Case Study 1: The Bell Curve in Standardized Testing — How SAT and ACT Scores Are Designed to Be Normal

Contributors

Case Study 1: The Bell Curve in Standardized Testing — How SAT and ACT Scores Are Designed to Be Normal

The Scenario

It's late October, and Sam Okafor is sitting in the Riverside University library, staring at a practice SAT score report. He scored 1280. His roommate scored 1180. His girlfriend scored 1350. But what do those numbers actually mean?

"How do they know what counts as a 'good' score?" Sam asks his statistics tutor, a grad student named Priya. "Like, who decided that 1060 is average? Why not 500, or 1000, or something round?"

Priya grins. "That's actually a really interesting question. And the answer is: the College Board literally constructed the test so that the scores would follow a normal distribution. The bell curve isn't something they discovered in the data. It's something they built."

Sam blinks. "Wait — the scores are designed to be normal? I thought the normal distribution was some natural thing."

"Sometimes it is," Priya says. "But sometimes we engineer it. And understanding the difference is one of the most important things you can learn in a statistics class."

Stored dataset items
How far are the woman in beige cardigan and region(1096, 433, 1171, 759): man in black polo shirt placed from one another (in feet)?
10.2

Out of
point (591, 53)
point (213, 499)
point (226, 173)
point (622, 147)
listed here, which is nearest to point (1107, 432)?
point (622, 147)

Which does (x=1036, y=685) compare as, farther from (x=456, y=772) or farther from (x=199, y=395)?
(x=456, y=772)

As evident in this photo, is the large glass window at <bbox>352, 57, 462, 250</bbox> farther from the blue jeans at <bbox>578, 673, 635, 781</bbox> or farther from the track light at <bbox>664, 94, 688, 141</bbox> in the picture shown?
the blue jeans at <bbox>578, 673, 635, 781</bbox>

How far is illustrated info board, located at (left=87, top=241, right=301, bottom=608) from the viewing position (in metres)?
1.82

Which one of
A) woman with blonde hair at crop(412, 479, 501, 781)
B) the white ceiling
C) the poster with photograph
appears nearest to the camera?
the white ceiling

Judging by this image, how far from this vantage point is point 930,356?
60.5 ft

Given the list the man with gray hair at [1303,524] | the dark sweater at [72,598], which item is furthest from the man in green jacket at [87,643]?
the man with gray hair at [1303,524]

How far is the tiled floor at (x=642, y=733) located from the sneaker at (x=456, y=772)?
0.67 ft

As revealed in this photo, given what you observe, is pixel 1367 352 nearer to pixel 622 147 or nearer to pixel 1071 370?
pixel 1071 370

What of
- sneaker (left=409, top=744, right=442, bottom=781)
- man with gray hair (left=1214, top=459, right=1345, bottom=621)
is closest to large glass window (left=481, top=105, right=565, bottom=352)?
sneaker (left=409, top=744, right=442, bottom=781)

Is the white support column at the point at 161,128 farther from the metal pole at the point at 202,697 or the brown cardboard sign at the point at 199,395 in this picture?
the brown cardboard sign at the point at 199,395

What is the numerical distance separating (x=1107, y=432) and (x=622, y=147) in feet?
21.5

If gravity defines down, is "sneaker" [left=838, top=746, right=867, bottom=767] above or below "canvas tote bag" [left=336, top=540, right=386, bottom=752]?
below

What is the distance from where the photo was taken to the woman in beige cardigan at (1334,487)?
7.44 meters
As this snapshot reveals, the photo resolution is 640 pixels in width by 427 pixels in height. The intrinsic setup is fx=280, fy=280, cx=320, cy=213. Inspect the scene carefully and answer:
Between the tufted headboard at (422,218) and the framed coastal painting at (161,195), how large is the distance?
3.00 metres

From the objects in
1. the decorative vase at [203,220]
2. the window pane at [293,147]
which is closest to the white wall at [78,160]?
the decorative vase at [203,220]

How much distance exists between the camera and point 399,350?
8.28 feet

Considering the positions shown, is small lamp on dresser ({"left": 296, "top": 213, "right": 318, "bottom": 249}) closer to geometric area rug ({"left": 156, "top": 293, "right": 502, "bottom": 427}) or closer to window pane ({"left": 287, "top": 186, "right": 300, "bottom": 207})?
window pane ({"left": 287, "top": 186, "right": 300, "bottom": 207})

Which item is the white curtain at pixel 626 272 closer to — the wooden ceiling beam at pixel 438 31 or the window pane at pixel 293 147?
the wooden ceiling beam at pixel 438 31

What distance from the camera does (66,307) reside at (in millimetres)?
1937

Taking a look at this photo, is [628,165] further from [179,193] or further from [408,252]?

Stated goal A:
In the SAT case study, why does Priya say the bell curve in the scores isn't something found in the data? Answer in one to three sentences.
Stated goal B:
Reproduce the stored dataset items rows from the line with "If gravity defines" up to and including the line with "7.44 meters".

Task solution A:
The College Board constructed the test so that the scores would follow a normal distribution. The bell curve is therefore something they built, not something they discovered.

Task solution B:
If gravity defines down, is "sneaker" [left=838, top=746, right=867, bottom=767] above or below "canvas tote bag" [left=336, top=540, right=386, bottom=752]?
below

What is the distance from where the photo was taken to the woman in beige cardigan at (1334,487)?
7.44 meters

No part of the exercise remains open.